A brief refresher: Rising to public prominence during the 1970s on the coat-tail popularity of other planetary enigmas like UFOs and Erich von Daniken's Chariots of the Gods, the Bermuda or "Devil's" Triangle is an imaginary area off the southeastern Atlantic coast of the U.S. and noted for a high incidence of unexplained losses of ships, small boats, and aircraft. Prescribed by the points of Bermuda to the north, Miami, Florida to the south, and San Juan, Puerto Rico in the east, survivors of ship and plane mishaps within this area often described bizarre circumstances and meteorological phenomena preceding the events — inexplicable lights, spinning compasses, preternaturally calm seas, sudden dense fogs, virtual walls of water. Distilling this, imaginative folks insisted on speculating that unknown and mysterious forces were at work: extraterrestrials capturing humans for study (a go to); the influence of the lost continent of Atlantis; vortices that sucked objects through a fluctuating "portal" into other dimensions (my fave); and more science-grounded explanations like oceanic flatulence (methane gas erupting from ocean sediments).
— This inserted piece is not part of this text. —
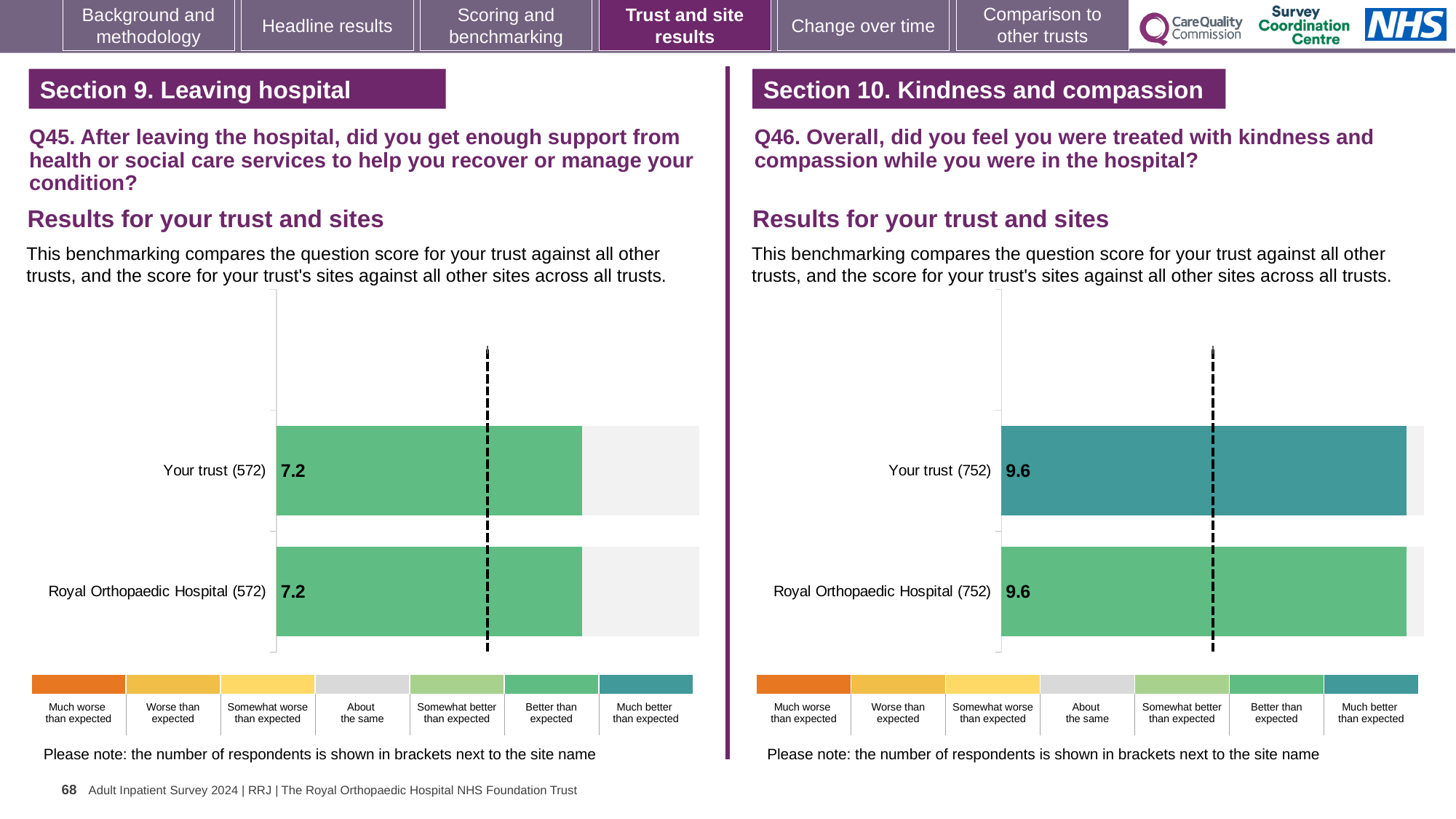
In the Q45 chart on the left, what is the score for Your trust (572)? 7.2 In the Q45 chart on the left, what is the score for Royal Orthopaedic Hospital (572)? 7.2 In the Q45 chart on the left, how many respondents are shown in brackets next to Royal Orthopaedic Hospital? 572 How many bars are plotted in the Q46 chart on the right? 2 In the Q46 chart on the right, how many respondents are shown in brackets next to Your trust? 752 How many bars are plotted in the Q45 chart on the left? 2 In the Q46 chart on the right, what is the score for Your trust (752)? 9.6 In the Q45 chart on the left, what is the difference between the score for Your trust and the score for Royal Orthopaedic Hospital? 0 According to the colour key, which benchmark category does the bar colour in the Q46 chart on the right for Your trust (752) represent? Much better than expected In the Q46 chart on the right, what is the score for Royal Orthopaedic Hospital (752)? 9.6 What kind of chart is used for the Q45 results on the left? Bar chart How many benchmark categories does the colour key below the Q46 chart on the right list? 7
Despite these many flights of fancy over the years, however, mounting evidence from environmental considerations seemed to more easily explain many, if not most, of the disappearances.
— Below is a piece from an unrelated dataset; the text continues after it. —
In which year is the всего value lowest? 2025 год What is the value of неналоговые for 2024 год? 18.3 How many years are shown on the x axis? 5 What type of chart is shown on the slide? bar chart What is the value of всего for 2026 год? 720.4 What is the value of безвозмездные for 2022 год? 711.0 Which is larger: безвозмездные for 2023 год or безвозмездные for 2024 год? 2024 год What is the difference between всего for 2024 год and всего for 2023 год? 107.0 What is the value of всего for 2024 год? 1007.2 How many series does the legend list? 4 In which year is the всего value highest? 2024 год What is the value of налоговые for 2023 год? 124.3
To begin, the unpredictable Caribbean-Atlantic weather pattern clearly played a role; the vast majority of Atlantic tropical storms and hurricanes pass through the Bermuda Triangle. Prior to satellite weather forecasting and instant information, these claimed many caught unawares: as sudden thunderstorms and waterspouts often spell disaster for pilots and mariners. In addition, the relatively warm and turbulent Gulf Stream that flows swiftly north here through colder water causes upwellings, eddies and rapid and sometimes violent changes in local weather, as well as quickly erasing any evidence of a disaster. The large number of islands in the Caribbean create shallow-water areas that can be treacherous to ship navigation. The topography of the ocean floor varies from extensive shoals around islands to some of the world's deepest marine trenches; with the interaction of strong currents over reefs, the topography is in a state of constant flux and development of new navigational hazards is swift. Lastly, some evidence suggests the area is one of several places on Earth where geomagnetic flux can cause a compass to point not to magnetic north, but instead towards "true" north, a variation that would contribute to significant navigational error. Human-error, in fact, cannot be underestimated. A large number of pleasure boats travel the waters between Florida's Gold Coast and the Bahamas, with many of these crossings attempted in too small a boat, or with insufficient knowledge and lack of seamanship. The ocean has always been a mysterious place to humans, and when foul weather or poor navigation are added, it can be deadly, something that's true anywhere in the world. On balance, however, even with the area's characteristics considered, there's no evidence that mysterious disappearances occurred with any greater frequency in the Bermuda Triangle than in any other large, well-travelled area of the ocean. For their part, the U.S. Navy and U.S. Coast Guard both contend there are no supernatural explanations for disasters, and that the combined forces of nature and human fallibility outdo even the most incredulous science fiction. No official maps exist that delineate the boundaries of the Bermuda Triangle and the U. S. Board of Geographic Names neither recognizes it nor maintains an official file on the area.

So what happened to the Bermuda Triangle? A so-called mystery was killed by a litany of rationality — the same thing that befalls most of the mythological black holes of humanity: we learn enough about what's going on to eventually dismiss guesswork, superstition and fantasy.

The mystery, as always, is human and not natural. And that will doubtless prove to be the case with the loss of Malaysian Airlines flight 370. Unfortunately, that could comprise error, technical failure or the real wild card of human mysteries — irrationality.